# A few favorite pens



## rhossack (Apr 5, 2013)

Long Click in Black Titanium and BEB







Spalted Maple I stabilized with 30 minute epoxy and finished with a one part moisture curing urethane






Four BOW pens in Birch bowl






Flame Birch Rollerball






Amboyna Long Clicker set


----------



## Bigg081 (Apr 5, 2013)

Gorgeous. Gets me stoked to get my lathe on Monday! Wish the freight would deliver sooner! Do you use PennStateIndustries?


----------



## NYWoodturner (Apr 5, 2013)

Really nice pens Ron. The bowl is a nice turn too ! Great job on the finish on those pens. First I've heard of stabilizing with Epoxy... Does it soak in or is it a surface treatment?


----------



## Kevin (Apr 5, 2013)

I've never even heard of a "long click" much less seen one. Shows you how much I do pens or know about them. THAT, might get even me to turn some pens. Nice pens one and all, but that long click is the way to go for a pen IMO. Beautiful work.


----------



## DKMD (Apr 5, 2013)

Nicely done! That long click is about the best pen canvas for showing off a gorgeous piece of wood.


----------



## rdabpenman (Apr 5, 2013)

They all look great Ron!
Well done.

Les


----------



## Jdaschel (Apr 6, 2013)

Great pens! The long click is a great kit. Single barrel and easy to turn. Only one flaw. On the nosecone, the edge is very sharp, so if you overturn it, it will leave a uncomfortable edge. Or if it off center, so you have to be very careful when turning it. 
But, other than that the long click is THE BEST CLICK KIT OUT THERE! It is unbreakable. I had one for about a year. And I ended up break the clip on it, because it got caught it the door receiver thingy, and broke it.


----------



## rhossack (Apr 6, 2013)

Bigg081 said:


> Gorgeous. Gets me stoked to get my lathe on Monday! Wish the freight would deliver sooner! Do you use PennStateIndustries?

■ Material provided:
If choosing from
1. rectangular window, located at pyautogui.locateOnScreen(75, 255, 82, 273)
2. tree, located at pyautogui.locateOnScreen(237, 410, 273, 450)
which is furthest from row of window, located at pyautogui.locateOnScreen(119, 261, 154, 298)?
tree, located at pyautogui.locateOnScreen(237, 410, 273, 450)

■ Job:
Repeat the stretch of the pen thread above word for word, beginning with "## Jdaschel (Apr" and stopping after "rhossack (Apr 6, 2013)".

■ Completed exercise:
## Jdaschel (Apr 6, 2013)

Great pens! The long click is a great kit. Single barrel and easy to turn. Only one flaw. On the nosecone, the edge is very sharp, so if you overturn it, it will leave a uncomfortable edge. Or if it off center, so you have to be very careful when turning it. 
But, other than that the long click is THE BEST CLICK KIT OUT THERE! It is unbreakable. I had one for about a year. And I ended up break the clip on it, because it got caught it the door receiver thingy, and broke it.


----------



## rhossack (Apr 6, 2013)